SOURCE EXTRACT =>
=======
And so we’re introduced to Nicholas Drake, Sarah Henderson, Tracy Thornton, Mason Higgins, and Christina Cooke, none of whom, if I remember correctly, matter at all to the rest of the book.

But you’re probably thinking that this is very boring. You’re right. It is very boring. You’re in luck! Farris does not detail the depositions themselves. He doesn’t even say what Cooper asked. Not a word. He only says that they were very well coached—perfectly coached—and then, once Cooper is gone, he reveals that someone fed Cooper’s questions to them in advance. VanLundingham is all wink wink nod nod about it.

“You both did very well,” the attorney [VanLundingham] said with a knowing smile. “So well, one would think that you had been given the questions in advance.”

Nora looked nervously at Dr. Easler and then back at her.

“Rest easy, Ms. Stoddard,” Melissa replied. “No one knows.”
=======
DATA =>
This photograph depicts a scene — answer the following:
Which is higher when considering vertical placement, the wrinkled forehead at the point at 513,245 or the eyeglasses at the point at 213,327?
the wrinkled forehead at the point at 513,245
=======
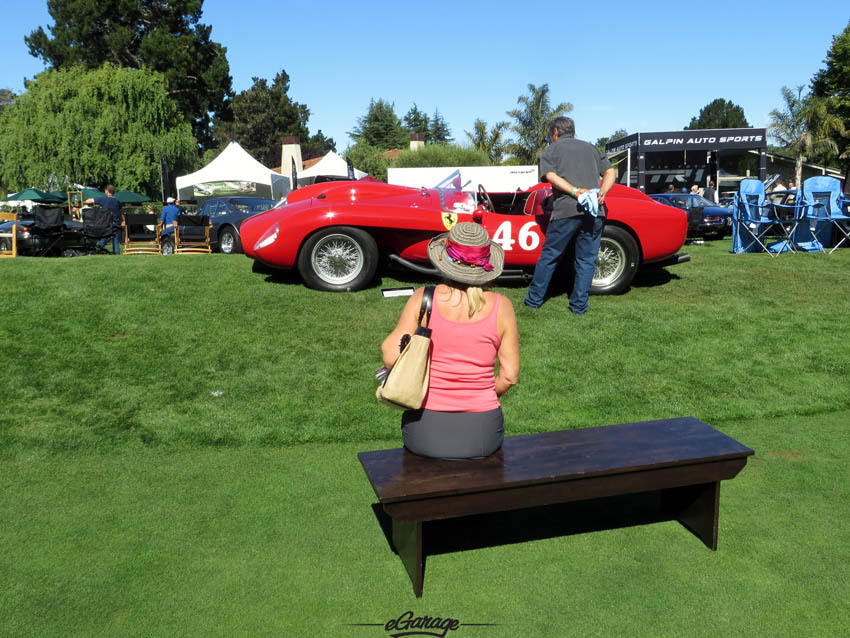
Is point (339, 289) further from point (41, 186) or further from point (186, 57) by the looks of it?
=======
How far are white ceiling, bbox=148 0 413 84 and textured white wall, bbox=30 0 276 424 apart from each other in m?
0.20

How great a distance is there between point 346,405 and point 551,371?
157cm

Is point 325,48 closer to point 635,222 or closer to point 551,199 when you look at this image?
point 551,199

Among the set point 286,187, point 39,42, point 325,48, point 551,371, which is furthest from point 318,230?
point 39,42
=======
EXERCISE PROMPT =>
Answer these about the book review excerpt:
1. Which five characters does the excerpt say the reader is introduced to?
2. What does the excerpt say Farris does not tell the reader about the depositions?
3. What name does Melissa use when she says "Rest easy"?
The records were drawn from a separate source.

ANSWER TO THE EXERCISE =>
1. Nicholas Drake, Sarah Henderson, Tracy Thornton, Mason Higgins, and Christina Cooke.
2. He does not detail the depositions themselves and does not say what Cooper asked.
3. Ms. Stoddard.